Die Deutsche Umwelthilfe verklagt die Bundesregierung wegen überhöhter Nitratwerte im Grundwasser. Auch das neue Düngerecht hilft offenbar nicht.

Eines der Hauptprobleme für das Grundwasser: Gülle aus der Tierhaltung Foto: dpa

Berlin taz | Bei giftiger Luft hat die Deutsche Umwelthilfe (DUH) bewiesen, wie effektiv es sein kann, Umweltschutz mithilfe von Gerichten durchzusetzen: Nachdem der Verband eine Grundsatzentscheidung vor dem Bundesgerichtshof erstritten hatte, zwingt er jetzt reihenweise Kommunen dazu, Fahrverbote für ältere Diesel-Fahrzeuge zu erlassen, damit die EU-Grenzwerte für Stickoxid eingehalten werden. Diesen Erfolg will die DUH nun beim Wasser wiederholen.

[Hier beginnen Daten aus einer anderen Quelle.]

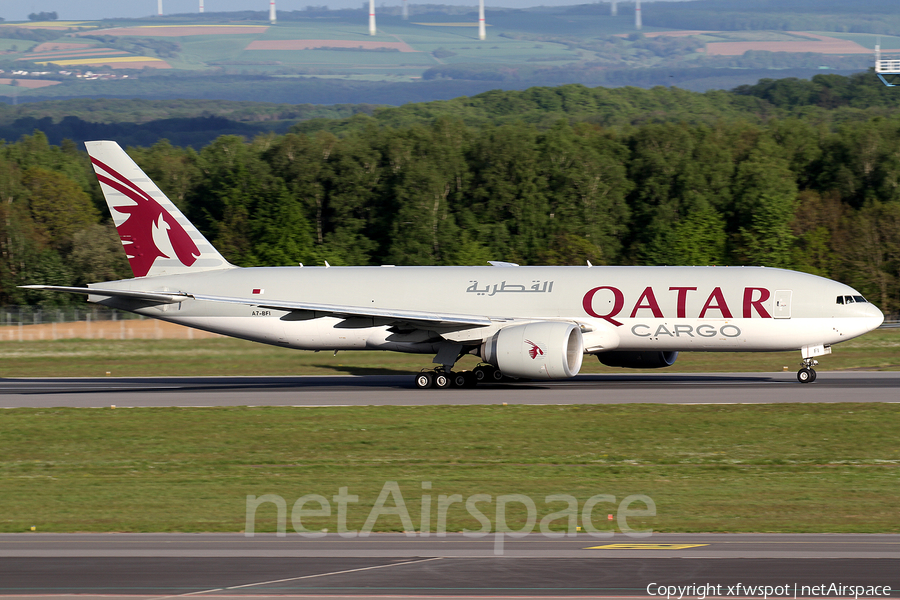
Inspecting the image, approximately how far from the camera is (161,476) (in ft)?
70.2

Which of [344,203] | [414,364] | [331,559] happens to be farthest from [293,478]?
[344,203]

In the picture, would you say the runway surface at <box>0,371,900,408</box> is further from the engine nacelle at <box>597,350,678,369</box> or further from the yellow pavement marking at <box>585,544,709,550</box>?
the yellow pavement marking at <box>585,544,709,550</box>

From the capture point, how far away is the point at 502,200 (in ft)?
324

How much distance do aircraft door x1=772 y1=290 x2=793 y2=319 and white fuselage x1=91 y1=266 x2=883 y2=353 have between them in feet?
0.11

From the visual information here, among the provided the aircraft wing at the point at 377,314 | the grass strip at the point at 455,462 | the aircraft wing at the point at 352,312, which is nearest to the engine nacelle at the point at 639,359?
the aircraft wing at the point at 352,312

Wie Geschäftsführer Sascha Müller-Kraenner am Dienstag mitteilte, hat die Umweltorganisation beim Oberverwaltungsgericht Berlin Ende Mai Klage gegen die Bundesregierung eingereicht und diese nun ausführlich begründet.

Damit soll das Bundes-landwirtschaftsministerium dazu verpflichtet werden, das Aktionsprogramm gegen Nitratbelastung so zu ändern, dass der Grenzwert von 50 Milligramm Nitrat pro Liter an allen deutschen Grundwasser-Messstellen eingehalten wird. Bisher wird er an 28 Prozent der Mess­punkte überschritten, sagte Müller-Kraenner.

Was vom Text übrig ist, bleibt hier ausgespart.